» WHAT IS NEEDED
Copy out the part of the items that opens with the line containing "Referring to the" and closes with the end of the items, keeping each request as it is and shifting every coordinate and distance value in the answers up by 62.
* BEGIN DATA TO PROCESS *
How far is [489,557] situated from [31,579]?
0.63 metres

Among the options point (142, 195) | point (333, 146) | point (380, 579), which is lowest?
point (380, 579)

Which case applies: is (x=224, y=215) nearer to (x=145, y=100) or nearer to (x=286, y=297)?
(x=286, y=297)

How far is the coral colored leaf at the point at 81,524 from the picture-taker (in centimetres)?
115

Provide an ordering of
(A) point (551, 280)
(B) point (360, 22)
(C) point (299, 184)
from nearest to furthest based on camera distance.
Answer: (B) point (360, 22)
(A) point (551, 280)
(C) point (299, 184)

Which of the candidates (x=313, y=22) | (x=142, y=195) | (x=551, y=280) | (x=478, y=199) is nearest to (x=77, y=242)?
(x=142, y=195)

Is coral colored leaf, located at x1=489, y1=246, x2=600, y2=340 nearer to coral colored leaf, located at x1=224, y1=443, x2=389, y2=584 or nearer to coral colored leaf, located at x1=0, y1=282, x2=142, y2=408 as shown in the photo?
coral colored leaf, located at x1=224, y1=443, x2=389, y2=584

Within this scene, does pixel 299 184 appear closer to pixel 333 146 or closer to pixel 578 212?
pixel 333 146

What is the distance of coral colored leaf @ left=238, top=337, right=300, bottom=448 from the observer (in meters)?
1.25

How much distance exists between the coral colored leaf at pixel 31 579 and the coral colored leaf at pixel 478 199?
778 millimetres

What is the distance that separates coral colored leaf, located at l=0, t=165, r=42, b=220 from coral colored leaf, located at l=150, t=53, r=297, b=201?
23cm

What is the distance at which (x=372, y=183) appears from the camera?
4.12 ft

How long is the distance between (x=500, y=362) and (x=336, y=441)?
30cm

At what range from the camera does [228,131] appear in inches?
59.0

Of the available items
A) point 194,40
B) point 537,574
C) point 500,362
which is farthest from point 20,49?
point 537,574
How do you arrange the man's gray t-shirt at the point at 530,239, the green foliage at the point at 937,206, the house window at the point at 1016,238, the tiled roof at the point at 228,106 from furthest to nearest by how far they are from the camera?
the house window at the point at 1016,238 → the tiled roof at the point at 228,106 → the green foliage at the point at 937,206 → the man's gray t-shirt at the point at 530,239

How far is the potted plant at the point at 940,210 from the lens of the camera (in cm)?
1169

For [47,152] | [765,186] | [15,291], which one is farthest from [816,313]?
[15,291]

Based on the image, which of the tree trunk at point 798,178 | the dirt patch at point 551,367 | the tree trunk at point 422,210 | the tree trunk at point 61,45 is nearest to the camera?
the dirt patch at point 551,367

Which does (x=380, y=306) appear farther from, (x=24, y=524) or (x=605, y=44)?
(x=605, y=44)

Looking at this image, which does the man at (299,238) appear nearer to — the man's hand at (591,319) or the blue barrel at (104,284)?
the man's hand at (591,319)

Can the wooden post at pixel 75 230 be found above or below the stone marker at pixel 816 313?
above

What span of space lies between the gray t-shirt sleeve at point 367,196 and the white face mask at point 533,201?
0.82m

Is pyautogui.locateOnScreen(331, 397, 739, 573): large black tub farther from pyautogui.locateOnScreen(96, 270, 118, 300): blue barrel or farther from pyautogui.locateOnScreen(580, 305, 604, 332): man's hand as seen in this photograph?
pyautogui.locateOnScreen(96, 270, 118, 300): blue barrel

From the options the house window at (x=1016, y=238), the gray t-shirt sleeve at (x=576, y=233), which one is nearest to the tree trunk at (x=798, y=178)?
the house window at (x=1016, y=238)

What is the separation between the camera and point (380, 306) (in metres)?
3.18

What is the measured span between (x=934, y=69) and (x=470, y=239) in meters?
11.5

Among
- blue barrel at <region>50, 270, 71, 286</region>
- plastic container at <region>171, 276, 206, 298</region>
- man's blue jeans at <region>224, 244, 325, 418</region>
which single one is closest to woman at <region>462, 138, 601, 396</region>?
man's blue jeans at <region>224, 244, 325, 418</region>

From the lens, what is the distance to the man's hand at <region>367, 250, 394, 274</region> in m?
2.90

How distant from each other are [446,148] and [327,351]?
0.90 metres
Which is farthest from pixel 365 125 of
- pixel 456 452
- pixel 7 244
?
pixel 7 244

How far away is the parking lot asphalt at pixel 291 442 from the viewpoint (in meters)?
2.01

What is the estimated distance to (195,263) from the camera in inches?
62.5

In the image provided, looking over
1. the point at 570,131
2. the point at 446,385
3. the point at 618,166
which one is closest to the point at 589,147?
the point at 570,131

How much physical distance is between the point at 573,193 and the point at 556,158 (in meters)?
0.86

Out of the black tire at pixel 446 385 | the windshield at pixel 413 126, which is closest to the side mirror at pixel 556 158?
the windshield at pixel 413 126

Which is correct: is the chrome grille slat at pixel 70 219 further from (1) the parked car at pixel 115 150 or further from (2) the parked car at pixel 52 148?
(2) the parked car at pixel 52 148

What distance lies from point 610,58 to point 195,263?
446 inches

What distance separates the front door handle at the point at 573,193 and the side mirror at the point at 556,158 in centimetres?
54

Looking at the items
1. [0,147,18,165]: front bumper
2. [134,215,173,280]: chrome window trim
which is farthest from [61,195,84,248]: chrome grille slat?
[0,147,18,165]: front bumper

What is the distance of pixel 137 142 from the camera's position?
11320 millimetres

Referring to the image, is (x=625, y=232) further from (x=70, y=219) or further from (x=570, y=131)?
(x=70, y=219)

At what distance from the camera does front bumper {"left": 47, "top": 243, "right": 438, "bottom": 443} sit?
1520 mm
* END DATA TO PROCESS *
» EXERCISE RESPONSE
Referring to the image, is (x=625, y=232) further from (x=70, y=219) or further from (x=570, y=131)?
(x=132, y=281)

At what distance from the camera does front bumper {"left": 47, "top": 243, "right": 438, "bottom": 443} sit?
1582 mm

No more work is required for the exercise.